En esos años de despotismo no pudimos recurrir a la palabra y al discurso. Nos comunicábamos a través de lo escrito. En una sociedad donde hay una gran tasa de analfabetas, el escritor no sobrepasa los círculos de la elite, lo que explica en parte nuestro fracaso y la poca influencia que tuvimos. El texto, por la utilización de la alegoría, del simbolismo, por su huida de la censura y por esa esencia misma, se encuentra siempre a una cierta distancia de su interlocutor. En un país en el que, como dice Nasser Khosrow, "lo escrito es un accidente de lo oral", no teníamos otra opción que escribir. Como dice San Agustín, "la forma aturdida de decir". ¿No es la dictadura más que una forma aturdida de decir y de actuar?

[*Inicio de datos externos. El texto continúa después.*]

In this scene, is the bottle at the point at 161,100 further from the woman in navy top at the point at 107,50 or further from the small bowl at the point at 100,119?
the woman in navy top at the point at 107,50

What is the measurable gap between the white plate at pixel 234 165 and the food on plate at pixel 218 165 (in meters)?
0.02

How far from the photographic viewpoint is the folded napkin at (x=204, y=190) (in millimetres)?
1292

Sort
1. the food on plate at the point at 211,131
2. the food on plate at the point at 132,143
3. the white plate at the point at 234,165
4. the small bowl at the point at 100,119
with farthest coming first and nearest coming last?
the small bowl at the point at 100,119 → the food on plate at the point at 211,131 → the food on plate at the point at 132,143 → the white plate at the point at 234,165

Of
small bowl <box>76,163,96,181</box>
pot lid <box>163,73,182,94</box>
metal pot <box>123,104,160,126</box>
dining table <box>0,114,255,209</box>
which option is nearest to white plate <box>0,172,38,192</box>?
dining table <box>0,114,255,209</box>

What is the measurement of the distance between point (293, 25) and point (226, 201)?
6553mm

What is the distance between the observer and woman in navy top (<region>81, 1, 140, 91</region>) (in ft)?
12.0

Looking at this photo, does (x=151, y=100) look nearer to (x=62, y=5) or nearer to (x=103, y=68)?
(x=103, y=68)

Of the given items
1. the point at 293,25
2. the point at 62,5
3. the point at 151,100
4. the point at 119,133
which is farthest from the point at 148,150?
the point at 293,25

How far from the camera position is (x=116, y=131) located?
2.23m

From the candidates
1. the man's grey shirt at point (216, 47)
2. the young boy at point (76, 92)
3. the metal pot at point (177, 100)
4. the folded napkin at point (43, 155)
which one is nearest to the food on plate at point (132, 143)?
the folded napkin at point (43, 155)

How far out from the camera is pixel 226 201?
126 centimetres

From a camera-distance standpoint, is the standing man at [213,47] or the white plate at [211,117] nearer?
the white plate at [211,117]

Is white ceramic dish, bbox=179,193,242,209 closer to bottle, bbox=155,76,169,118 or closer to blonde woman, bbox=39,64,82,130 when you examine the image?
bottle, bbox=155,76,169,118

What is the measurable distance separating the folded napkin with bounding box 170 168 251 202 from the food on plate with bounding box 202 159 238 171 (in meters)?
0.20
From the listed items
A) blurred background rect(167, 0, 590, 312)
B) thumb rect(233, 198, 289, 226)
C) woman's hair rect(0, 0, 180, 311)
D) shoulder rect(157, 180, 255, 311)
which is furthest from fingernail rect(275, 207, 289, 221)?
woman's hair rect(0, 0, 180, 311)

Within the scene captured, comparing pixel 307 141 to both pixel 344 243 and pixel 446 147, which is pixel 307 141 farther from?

Hace algunos años que la sombra del proletariado desapareció de Afganistán para dar lugar a la de la umma islámica con sus hipérboles en lo que concierne a su legitimidad. No soporta ni permite ninguna voz de divergencia. Hoy, la religión y la literatura son antagonistas. Esas sombras empujan a la literatura seria a la clandestinidad. ¡Qué numerosas son las obras que los lectores no leerán jamás! No hay diálogo entre las obras. Es la razón por la que no podemos hablar claramente de la dirección pragmática de la literatura afgana. Sin embargo, en la medida en que puede tener acceso a estas obras, puedo decir tomando las palabras de Foucault que "cada obra tiene un sentido tanto como un momento histórico".

* Palabra rusa utilizada para designar peyorativamente a un miembro de un partido, especialmente de un partido comunista.